TEXT TO READ:
_ _ _

Reflections on Goals and Time
Posted on January 07, 2019
This time of year seems to contain a natural rhythm within it related to reflecting on the year past along with focusing on the year to come.
Here are some of my thoughts on goals and time that I have been entertaining these past weeks.
Goals
Goals set solely from the mind can indeed be achieved, but their longevity and the resulting satisfaction may be temporary—I have learned this point the hard way. However, goals that are aligned with our highest values—or those things that reflect our interests, passions and purpose—contain within them a power: both for accomplishment and maintaining of such. We are likely to achieve them faster and be more content upon their arrival.
The values-goal alignment is a powerful force that most don't recognise in the goal-setting process but is well worth paying attention to. This applies to both the personal and corporate goal-setting process.

_ _ _

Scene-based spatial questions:
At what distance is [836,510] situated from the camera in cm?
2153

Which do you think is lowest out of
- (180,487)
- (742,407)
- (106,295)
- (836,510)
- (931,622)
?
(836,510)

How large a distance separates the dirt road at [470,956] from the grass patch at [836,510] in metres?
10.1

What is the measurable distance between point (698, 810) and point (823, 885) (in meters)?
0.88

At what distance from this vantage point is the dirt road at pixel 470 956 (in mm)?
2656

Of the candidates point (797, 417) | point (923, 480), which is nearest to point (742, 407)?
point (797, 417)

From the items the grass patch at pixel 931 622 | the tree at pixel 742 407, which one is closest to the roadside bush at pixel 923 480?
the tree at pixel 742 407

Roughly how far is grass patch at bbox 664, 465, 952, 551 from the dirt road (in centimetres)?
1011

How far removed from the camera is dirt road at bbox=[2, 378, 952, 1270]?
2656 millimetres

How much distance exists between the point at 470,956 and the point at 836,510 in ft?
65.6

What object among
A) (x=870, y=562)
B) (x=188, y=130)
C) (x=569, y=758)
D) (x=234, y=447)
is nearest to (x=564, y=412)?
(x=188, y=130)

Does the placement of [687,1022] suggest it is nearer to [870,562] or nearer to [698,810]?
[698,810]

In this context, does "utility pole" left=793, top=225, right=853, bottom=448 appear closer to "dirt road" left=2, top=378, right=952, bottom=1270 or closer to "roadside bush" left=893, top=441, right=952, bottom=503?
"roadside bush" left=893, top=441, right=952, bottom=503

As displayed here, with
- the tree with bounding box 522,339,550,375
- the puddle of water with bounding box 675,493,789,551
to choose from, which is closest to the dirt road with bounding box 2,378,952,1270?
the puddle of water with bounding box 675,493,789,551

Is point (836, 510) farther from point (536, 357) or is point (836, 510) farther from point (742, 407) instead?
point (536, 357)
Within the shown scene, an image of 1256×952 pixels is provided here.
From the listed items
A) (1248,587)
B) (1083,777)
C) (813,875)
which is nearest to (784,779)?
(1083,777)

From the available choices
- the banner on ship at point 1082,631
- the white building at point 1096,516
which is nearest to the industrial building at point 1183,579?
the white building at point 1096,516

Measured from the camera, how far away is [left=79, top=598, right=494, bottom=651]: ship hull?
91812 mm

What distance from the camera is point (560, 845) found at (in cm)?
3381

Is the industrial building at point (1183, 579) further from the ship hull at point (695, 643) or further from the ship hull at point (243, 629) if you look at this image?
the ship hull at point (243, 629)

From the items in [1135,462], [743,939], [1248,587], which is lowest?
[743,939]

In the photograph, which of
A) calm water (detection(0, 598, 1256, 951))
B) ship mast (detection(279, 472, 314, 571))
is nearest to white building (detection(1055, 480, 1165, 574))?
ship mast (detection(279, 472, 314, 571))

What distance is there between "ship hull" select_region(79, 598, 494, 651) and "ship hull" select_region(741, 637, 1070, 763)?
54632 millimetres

_ _ _

REQUIRED TASKS:
A) Reproduce the passage of the post on goals and time, starting with "Here are some" and going on through "corporate goal-setting process.".
B) According to the post on goals and time, to which goal-setting processes does the values-goal alignment apply?
None of the tasks requires the records.

REPLIES:
A)
Here are some of my thoughts on goals and time that I have been entertaining these past weeks.
Goals
Goals set solely from the mind can indeed be achieved, but their longevity and the resulting satisfaction may be temporary—I have learned this point the hard way. However, goals that are aligned with our highest values—or those things that reflect our interests, passions and purpose—contain within them a power: both for accomplishment and maintaining of such. We are likely to achieve them faster and be more content upon their arrival.
The values-goal alignment is a powerful force that most don't recognise in the goal-setting process but is well worth paying attention to. This applies to both the personal and corporate goal-setting process.

B) It applies to both the personal and the corporate goal-setting process.